Creating and Using Sensors That Tell Us About Precipitation (Invited Presentation) (Centennial)

Precipitation is deceptively simple to measure — just put a container in the back yard — and this was the only technology available until radar was discovered to be capable of sensing precipitation in the 1940’s, leading to quantitative estimates by the 1970’s. Meanwhile, satellite-based sensors started advancing. The first precipitation estimates from space repurposed the existing geosynchronous satellite infrared (GEO-IR) data, but purpose-built passive microwave (PMW) sensors soon became a reality. In 1987, the launch of the first Special Sensor Microwave/Imager on the Defense Meteorological Satellite Program F08 by the U.S. Department of Defense, and their decision to open the dataset to public use, created a boom in precipitation algorithms that continues to this day. Experimental work to create a global multi-satellite product by Global Precipitation Climatology Project, and then a “virtual constellation” of PMW sensors from satellite agencies around the globe by the NASA/JAXA Tropical Rainfall Measuring Mission (TRMM) and by NOAA/NWS Climate Prediction Center, resulted in a new generation of quasi-global multi-satellite precipitation estimates at increasingly fine time and space scales. TRMM and the NASA/JAXA Global Precipitation Measurement mission have hosted precipitation radars in space, providing critical new quasi-global information about 3-D precipitation structures and enabling improved calibration of the PMW constellation’s estimates. In parallel, GEO-IR estimates have continued to be developed, and the surface gauge data were found to be critical for anchoring the satellite-based estimates. Recently, terrestrial microwave links used in cell phone networks have proved useful for estimating local precipitation, and cooperation by the cell phone companies has started enabling this new source of precipitation estimates in selected regions.

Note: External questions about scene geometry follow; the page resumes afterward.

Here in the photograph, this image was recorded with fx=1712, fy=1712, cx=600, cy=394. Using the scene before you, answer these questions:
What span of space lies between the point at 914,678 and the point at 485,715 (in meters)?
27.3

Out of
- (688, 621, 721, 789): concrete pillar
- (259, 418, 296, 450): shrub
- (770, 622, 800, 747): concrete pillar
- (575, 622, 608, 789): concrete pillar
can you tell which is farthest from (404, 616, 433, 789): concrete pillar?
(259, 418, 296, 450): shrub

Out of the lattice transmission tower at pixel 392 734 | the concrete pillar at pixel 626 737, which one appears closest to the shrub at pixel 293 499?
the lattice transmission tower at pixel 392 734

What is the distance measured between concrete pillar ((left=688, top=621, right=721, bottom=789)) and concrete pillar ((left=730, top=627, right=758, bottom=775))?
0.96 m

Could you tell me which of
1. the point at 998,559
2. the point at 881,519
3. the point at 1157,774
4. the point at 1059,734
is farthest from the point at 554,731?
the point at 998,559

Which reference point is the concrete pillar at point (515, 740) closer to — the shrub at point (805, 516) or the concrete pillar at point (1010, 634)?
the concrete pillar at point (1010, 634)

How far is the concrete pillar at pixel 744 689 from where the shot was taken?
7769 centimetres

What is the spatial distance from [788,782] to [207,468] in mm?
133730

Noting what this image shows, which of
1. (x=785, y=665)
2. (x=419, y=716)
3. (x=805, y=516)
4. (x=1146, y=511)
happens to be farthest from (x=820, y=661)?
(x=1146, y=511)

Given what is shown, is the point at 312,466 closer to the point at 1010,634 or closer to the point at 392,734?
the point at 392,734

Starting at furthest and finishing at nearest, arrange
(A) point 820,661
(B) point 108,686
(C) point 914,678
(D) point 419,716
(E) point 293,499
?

The talk will briefly summarize the state of the art and provide a few representative samples, including the distinction between Climate Data Record and High Resolution Precipitation Product standards. It will end with remarks on some of the outstanding problems in the field, including making reliable estimates over snowy/icy surfaces and in regions of complex terrain, improving the estimate of precipitation system behavior between satellite overpasses, and maintaining the number of satellites required to give sufficiently frequent observations to support the quality expected of the datasets.